How Leafy Greens Boost Activity of Vital Immune Cells To Prevent Disease

March 6, 2013 | By | 3 Replies More

Karen Foster, Prevent Disease
Waking Times

Leafy greens are likely the number one food you can eat to regularly help improve your health. They’re filled with fiber along with crucial vitamins, minerals, and plant-based phytochemicals that may help protect you from almost every disease known. Immune cells play an essential role in protecting intestinal health and could be boosted by consuming leafy greens, say researchers.

Phytochemicals may be as important as any single nutrient in supplemental form. Phytochemicals are some of the most biologically active substances found on Earth. They give fruits, vegetables, legumes, and grains their rich colors, flavors, and aromas. But phytochemicals also detoxify the body by neutralizing free radicals, inhibiting enzymes that activate carcinogens, and most of all boosting immunity.

The new study in the Nature Immunology found that dietary factors, and in particular consumption of cruciferous leafy greens, control the activity of vital immune cells through the activation of a particular gene known as T-bet.

These immune cells, known as innate lymphoid cells (ILCs), play a vital role in protecting the body from infection by ‘bad’ pathogenic bacteria in our gut – and have also been suggested to play an important role in controlling food allergies, inflammatory diseases, obesity, and even bowel cancers, say the researchers writing Nature Immunology.

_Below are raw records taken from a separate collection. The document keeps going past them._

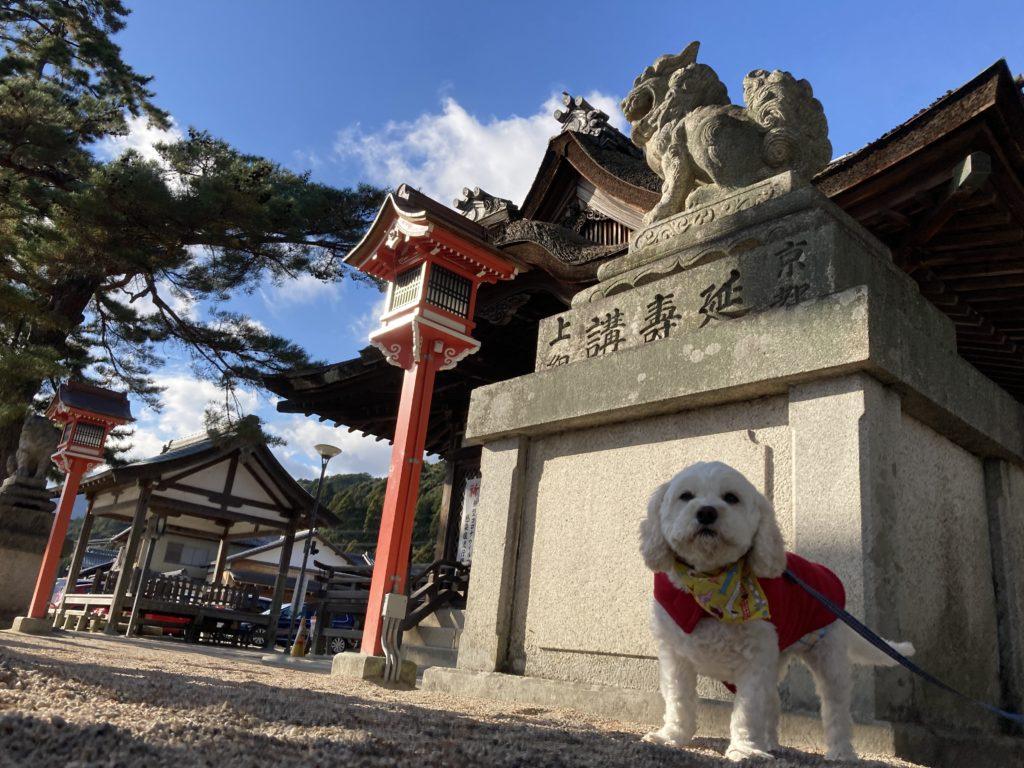 白髭神社 狛犬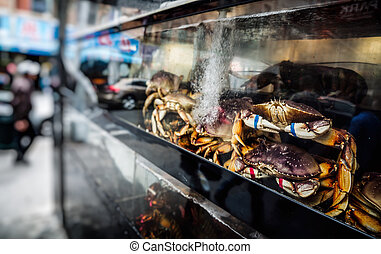 Chinatown, Manhattan, New York, United States - Crabs in the...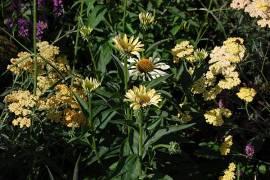 Echinacea purpurea 'Sunrise' ®, Sonnenhut - Bild vergrößern
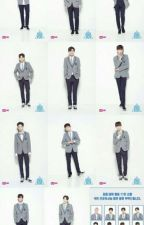 Wanna One Book 1 by youngmin_alpaca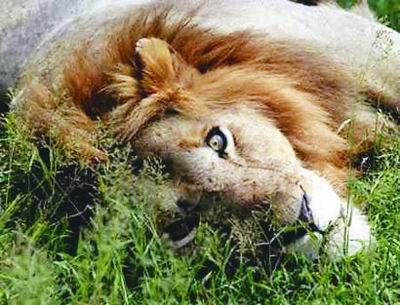 非洲狮从二十万到不足四万(图)
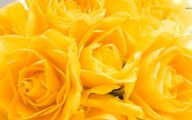 Yellow Rose Wallpapers  12 Background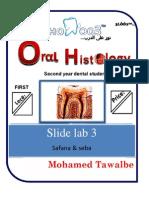 Oral histology-Lab-3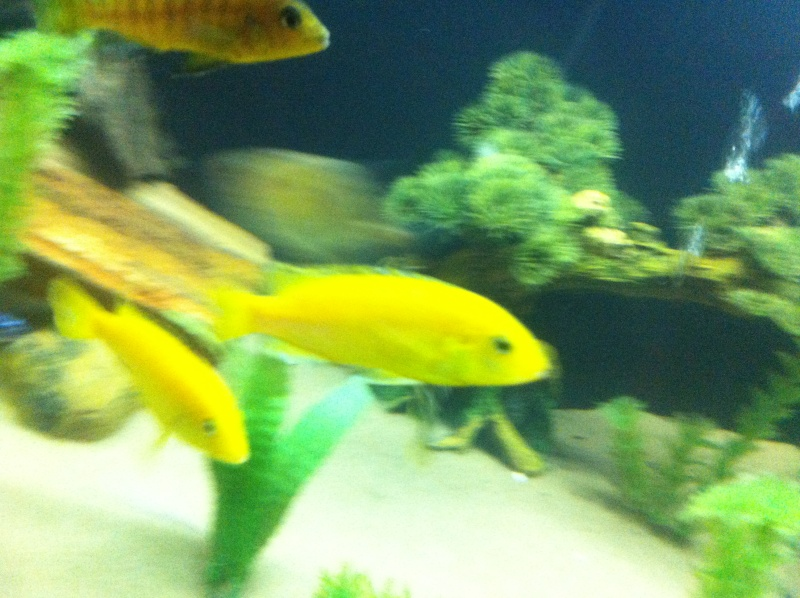 (BIG SALE) North America and south America and Malawi cichlid Img_1219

“In this study, we discovered that T-bet is the key gene that instructs precursor cells to develop into ILCs, which it does in response to signals in the food we eat and to bacteria in the gut,” Dr Gabrielle Belz from the Walter and Eliza Hall Institute, Australia.

“ILCs are essential for immune surveillance of the digestive system and this is the first time that we have identified a gene responsible for the production of ILCs.”

Belz said that the proteins in cruciferous vegetables are known to interact with a cell surface receptor that switches on T-bet — and might therefore play a role in producing these critical immune cells.

“Proteins in these leafy greens could be part of the same signalling pathway that is used by T-bet to produce ILCs,” she said.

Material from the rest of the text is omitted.